[Opening Data listing section]

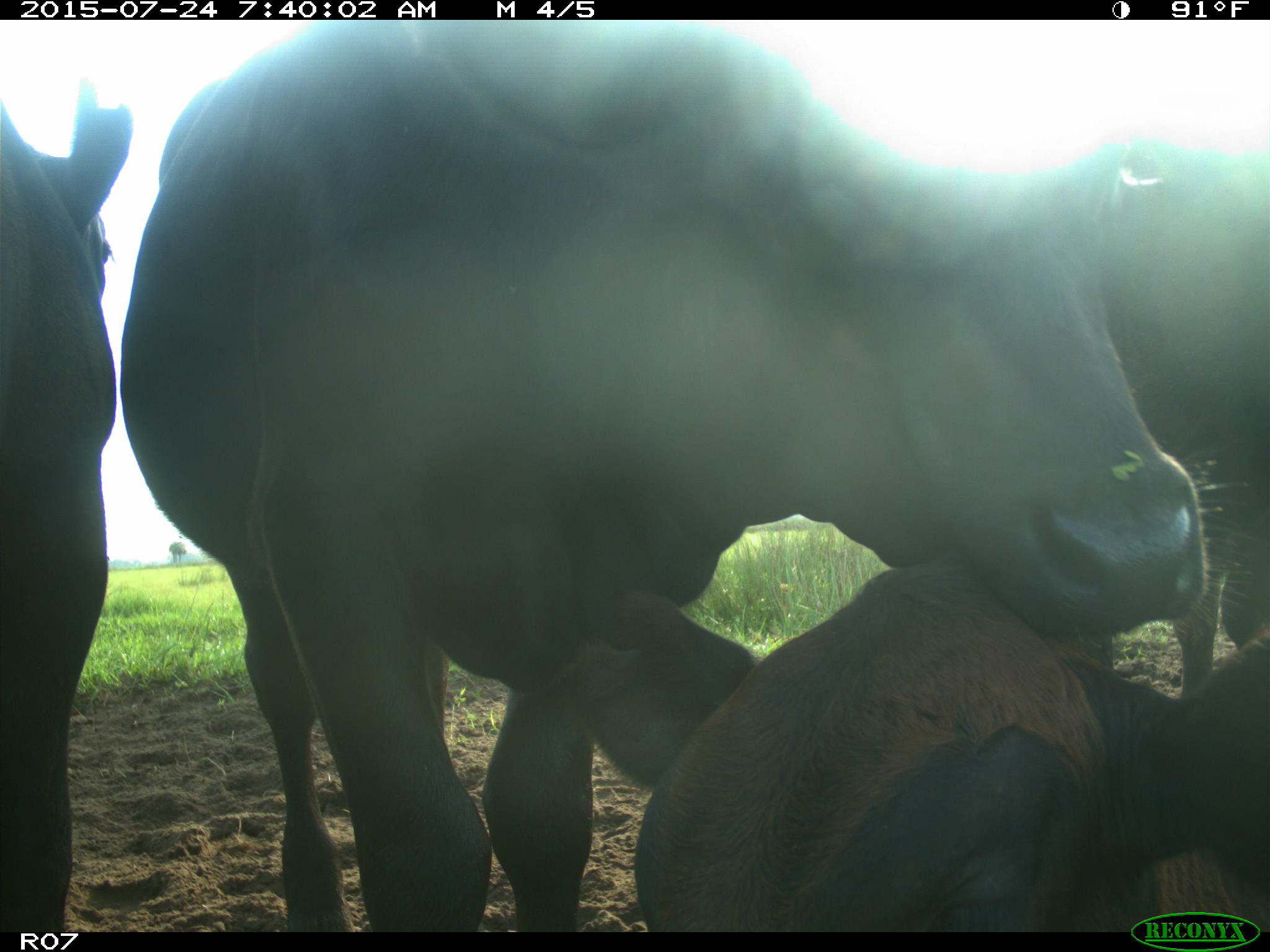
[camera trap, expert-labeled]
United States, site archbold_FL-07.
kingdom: Animalia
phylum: Chordata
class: Mammalia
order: Artiodactyla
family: Bovidae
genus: Bos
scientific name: Bos taurus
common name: domestic cow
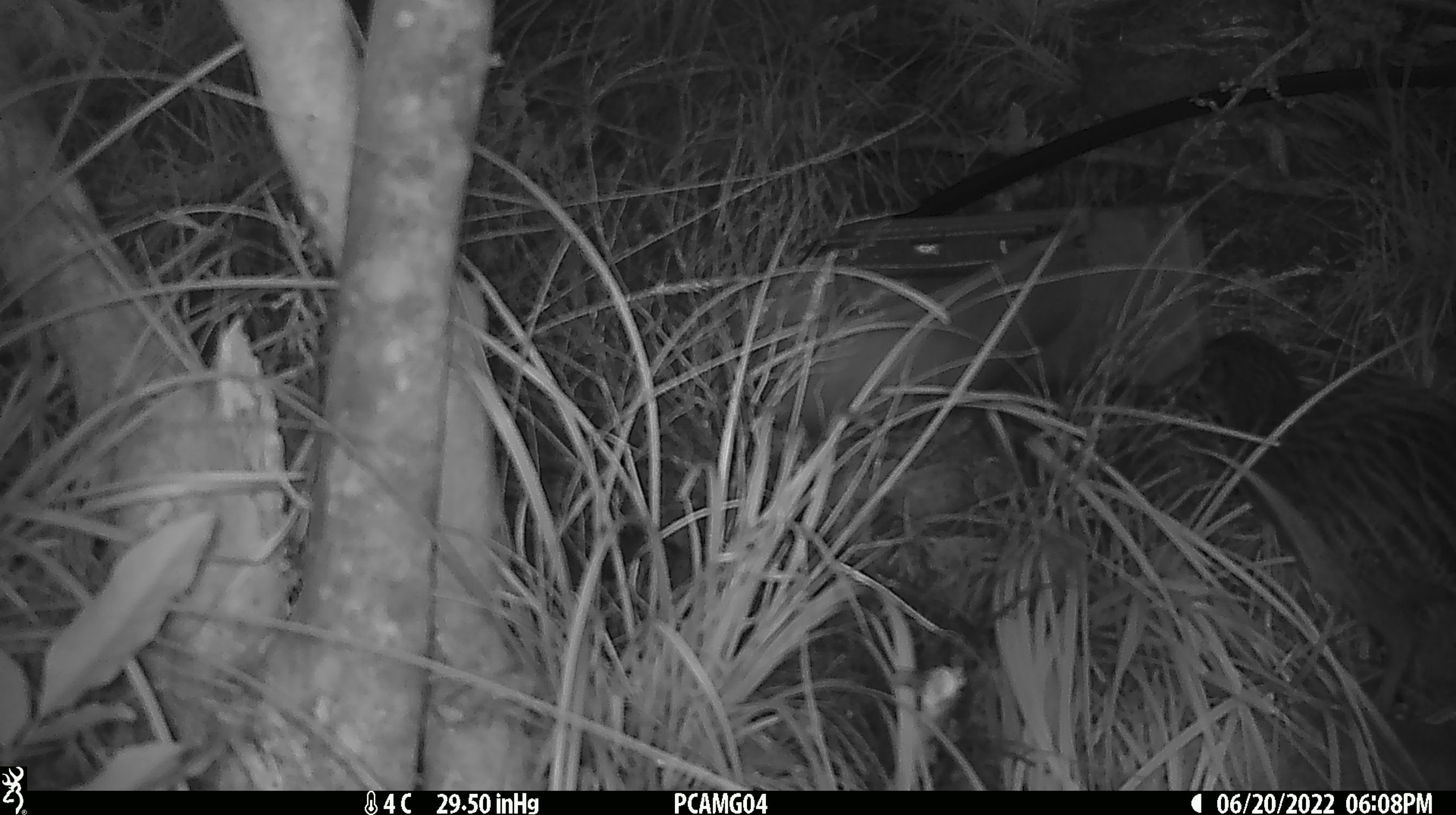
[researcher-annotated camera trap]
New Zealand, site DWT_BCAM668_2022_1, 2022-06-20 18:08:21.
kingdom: Animalia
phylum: Chordata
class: Aves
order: Gruiformes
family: Rallidae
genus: Gallirallus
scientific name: Gallirallus australis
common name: weka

[Closing Data listing section]

* Requirement *
Only a number is wanted here: the count of lines in the data that include the word "name".

* Solution *
4